Objective: Turn the lines from the one with "As this photograph" to the one with "18480 millimetres", both included, into a JSON list of strings with one string per line. Leave out blank lines.

--------

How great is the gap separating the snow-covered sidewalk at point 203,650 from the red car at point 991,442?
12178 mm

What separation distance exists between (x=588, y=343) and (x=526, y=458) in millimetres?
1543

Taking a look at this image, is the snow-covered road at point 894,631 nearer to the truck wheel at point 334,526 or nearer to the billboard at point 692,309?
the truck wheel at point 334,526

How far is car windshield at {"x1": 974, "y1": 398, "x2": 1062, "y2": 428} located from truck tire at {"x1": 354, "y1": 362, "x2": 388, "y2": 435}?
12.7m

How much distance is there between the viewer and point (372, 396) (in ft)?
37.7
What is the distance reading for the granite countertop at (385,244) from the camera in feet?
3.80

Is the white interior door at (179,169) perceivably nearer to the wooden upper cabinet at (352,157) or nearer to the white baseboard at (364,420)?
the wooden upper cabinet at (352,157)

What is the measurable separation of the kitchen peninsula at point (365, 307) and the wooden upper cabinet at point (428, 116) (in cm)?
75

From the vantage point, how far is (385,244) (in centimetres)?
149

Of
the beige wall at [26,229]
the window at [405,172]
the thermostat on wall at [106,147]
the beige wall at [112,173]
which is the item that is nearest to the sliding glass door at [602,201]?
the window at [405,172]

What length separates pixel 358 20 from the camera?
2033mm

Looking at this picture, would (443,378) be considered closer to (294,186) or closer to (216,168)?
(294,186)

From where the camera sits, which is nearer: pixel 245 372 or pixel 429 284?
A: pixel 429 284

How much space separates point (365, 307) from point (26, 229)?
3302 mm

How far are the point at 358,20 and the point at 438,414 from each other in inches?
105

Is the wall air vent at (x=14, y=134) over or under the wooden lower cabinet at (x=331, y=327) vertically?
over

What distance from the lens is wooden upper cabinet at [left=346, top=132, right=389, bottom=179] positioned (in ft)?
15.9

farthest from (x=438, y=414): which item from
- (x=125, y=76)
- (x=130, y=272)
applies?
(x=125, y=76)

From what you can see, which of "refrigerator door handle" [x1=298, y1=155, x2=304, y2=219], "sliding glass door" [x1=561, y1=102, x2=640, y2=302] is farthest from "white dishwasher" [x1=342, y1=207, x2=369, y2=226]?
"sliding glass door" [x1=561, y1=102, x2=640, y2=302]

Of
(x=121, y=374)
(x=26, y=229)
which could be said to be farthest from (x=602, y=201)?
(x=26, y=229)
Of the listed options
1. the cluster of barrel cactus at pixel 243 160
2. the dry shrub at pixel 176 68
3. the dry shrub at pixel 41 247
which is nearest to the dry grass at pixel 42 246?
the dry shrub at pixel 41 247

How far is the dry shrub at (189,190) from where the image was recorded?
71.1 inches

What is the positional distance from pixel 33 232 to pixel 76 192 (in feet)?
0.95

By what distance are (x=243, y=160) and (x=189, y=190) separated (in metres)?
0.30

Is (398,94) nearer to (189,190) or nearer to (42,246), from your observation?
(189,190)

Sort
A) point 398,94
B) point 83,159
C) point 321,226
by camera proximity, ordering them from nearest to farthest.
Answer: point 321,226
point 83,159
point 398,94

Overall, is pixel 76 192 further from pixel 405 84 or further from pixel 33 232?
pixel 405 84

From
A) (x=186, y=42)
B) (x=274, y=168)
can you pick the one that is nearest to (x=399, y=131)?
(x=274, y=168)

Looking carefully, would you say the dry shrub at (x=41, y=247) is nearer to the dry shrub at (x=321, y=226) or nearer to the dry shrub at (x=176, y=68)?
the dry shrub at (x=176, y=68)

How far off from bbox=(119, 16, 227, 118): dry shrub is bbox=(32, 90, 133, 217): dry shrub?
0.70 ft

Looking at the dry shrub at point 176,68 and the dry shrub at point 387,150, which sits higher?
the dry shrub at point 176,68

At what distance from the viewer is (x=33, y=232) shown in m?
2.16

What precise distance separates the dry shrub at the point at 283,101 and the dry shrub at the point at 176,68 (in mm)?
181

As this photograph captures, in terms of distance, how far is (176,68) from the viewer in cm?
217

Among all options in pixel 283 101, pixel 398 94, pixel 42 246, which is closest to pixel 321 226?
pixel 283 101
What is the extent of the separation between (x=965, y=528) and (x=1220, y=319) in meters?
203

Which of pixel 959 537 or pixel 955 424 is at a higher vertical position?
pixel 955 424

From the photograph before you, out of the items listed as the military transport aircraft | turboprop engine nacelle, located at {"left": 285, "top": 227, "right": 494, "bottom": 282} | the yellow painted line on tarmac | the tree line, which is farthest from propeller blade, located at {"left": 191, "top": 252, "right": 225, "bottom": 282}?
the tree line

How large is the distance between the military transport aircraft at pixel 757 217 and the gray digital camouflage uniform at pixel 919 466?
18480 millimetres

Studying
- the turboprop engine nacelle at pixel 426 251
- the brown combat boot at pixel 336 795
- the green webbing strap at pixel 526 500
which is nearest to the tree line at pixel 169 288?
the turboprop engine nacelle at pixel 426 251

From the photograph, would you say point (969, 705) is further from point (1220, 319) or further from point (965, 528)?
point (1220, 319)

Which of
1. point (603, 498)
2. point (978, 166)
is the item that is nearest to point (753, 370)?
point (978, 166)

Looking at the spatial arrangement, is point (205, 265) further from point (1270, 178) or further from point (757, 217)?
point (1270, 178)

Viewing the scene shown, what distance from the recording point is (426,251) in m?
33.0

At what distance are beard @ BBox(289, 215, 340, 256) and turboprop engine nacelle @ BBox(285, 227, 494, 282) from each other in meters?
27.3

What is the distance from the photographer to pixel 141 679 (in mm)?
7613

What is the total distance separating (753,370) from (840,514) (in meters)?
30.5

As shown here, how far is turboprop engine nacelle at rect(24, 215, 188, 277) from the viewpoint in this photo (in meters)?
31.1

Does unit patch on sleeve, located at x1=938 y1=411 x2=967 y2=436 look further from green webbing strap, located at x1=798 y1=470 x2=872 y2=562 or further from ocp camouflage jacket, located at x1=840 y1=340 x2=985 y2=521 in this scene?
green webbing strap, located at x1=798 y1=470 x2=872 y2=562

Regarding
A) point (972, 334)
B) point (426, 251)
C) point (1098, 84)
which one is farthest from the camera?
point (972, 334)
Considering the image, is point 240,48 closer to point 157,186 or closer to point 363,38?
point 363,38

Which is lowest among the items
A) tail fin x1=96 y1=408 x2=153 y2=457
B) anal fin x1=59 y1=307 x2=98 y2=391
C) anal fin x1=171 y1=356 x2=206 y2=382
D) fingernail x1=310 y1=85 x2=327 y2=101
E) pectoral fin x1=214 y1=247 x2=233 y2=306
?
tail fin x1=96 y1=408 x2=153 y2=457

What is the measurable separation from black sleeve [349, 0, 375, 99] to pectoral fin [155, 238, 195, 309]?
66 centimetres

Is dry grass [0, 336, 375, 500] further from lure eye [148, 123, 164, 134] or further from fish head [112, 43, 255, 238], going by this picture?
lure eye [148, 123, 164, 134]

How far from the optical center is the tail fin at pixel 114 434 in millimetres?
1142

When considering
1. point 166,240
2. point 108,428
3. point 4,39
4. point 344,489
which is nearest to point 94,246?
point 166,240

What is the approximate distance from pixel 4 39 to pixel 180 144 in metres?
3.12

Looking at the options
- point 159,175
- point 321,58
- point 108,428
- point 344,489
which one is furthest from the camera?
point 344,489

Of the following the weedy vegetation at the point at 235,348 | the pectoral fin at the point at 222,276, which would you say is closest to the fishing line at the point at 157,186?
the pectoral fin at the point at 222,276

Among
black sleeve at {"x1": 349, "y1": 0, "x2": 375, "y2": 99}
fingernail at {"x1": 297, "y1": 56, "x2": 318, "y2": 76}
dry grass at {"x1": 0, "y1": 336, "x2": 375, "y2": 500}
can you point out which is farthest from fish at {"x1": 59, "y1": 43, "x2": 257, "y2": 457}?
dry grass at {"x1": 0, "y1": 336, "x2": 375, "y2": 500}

--------

Task response:
[
  "As this photograph captures, in terms of distance, how far is (176,68) from the viewer in cm?",
  "217",
  "Among all options in pixel 283 101, pixel 398 94, pixel 42 246, which is closest to pixel 321 226?",
  "pixel 283 101",
  "What is the extent of the separation between (x=965, y=528) and (x=1220, y=319) in meters?",
  "203",
  "Which of pixel 959 537 or pixel 955 424 is at a higher vertical position?",
  "pixel 955 424",
  "From the photograph before you, out of the items listed as the military transport aircraft | turboprop engine nacelle, located at {\"left\": 285, \"top\": 227, \"right\": 494, \"bottom\": 282} | the yellow painted line on tarmac | the tree line, which is farthest from propeller blade, located at {\"left\": 191, \"top\": 252, \"right\": 225, \"bottom\": 282}?",
  "the tree line",
  "How large is the distance between the military transport aircraft at pixel 757 217 and the gray digital camouflage uniform at pixel 919 466?",
  "18480 millimetres"
]